Mishkal Mosque | Photo: Mathrubhumi
Over 650 years-old Mishkal mosque stands as a symbol of Kozhikode’s heritage on the Malabar coast. The medieval mosque was named after the Arab trader Nakhooda Mishkal, who built the mosque in the 14th century using timber rather than stones.
In contrast to conventional mosques with minarets, Mishkal mosques have arches in the style of temples. The four-storey structure with tiled roof has walls enclosed with wooden structures on the top two floors.
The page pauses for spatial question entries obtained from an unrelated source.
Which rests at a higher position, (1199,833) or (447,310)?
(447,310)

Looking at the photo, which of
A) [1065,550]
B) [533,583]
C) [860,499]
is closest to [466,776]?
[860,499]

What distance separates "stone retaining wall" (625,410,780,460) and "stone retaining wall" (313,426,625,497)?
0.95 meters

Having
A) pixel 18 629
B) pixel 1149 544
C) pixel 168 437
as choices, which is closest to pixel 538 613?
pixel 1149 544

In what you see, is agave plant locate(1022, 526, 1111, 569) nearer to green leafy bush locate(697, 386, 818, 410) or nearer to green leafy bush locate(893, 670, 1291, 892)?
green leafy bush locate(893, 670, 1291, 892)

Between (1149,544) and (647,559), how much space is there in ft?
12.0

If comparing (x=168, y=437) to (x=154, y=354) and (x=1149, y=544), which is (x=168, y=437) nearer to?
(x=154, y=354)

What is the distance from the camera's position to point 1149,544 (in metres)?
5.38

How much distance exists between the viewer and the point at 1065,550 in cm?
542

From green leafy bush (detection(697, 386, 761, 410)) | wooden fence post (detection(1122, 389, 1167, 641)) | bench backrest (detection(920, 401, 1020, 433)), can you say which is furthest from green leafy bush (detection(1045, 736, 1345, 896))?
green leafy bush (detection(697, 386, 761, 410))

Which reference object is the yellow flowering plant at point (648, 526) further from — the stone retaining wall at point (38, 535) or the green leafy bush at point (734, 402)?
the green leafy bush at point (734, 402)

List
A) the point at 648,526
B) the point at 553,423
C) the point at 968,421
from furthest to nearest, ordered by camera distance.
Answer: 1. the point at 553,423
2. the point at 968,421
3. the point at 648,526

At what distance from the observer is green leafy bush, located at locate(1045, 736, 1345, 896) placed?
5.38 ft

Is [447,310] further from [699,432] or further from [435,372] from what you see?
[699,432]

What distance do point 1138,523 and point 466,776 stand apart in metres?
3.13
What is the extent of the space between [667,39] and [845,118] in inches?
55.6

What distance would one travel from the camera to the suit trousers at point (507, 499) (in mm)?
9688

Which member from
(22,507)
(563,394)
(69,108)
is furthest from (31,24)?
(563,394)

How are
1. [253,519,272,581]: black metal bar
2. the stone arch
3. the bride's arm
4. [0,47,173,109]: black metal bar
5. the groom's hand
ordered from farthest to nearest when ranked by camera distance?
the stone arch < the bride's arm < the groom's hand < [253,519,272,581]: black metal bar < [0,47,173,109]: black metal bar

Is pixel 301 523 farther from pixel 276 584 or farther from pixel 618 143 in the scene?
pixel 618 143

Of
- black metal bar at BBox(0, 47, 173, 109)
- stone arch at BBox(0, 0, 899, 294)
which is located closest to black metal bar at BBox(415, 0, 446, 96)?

All floors except the ground floor were built in teak wood.
A mosaic of Italian tiles and wood planks, 24 huge wooden pillars supporting the entire structure, and intricate wood carvings all make the mosque visually appealing.
Mishkal has the history of resisting the arson attack of the Portuguese army centuries back with the unity of both Muslim and Hindu communities in the region. A fleet led by Afonso de Albuquerque, a descendent of Portuguese explorer Vasco da Gama entered the city via the Kallai river and unleashed an attack in 1510. The first floor of the mosque was completely burned during the assault. In retaliation, the Zamorins, who ruled Calicut, demolished the Portuguese army’s Chaliyam Fort. The wooden structures collected from the Chaliyam Fort were used to reconstruct the Mishkal mosque.
During the Ramzan month, the kazis of Kozhikode and the members of the Zamorin family meet to rekindle their relationship.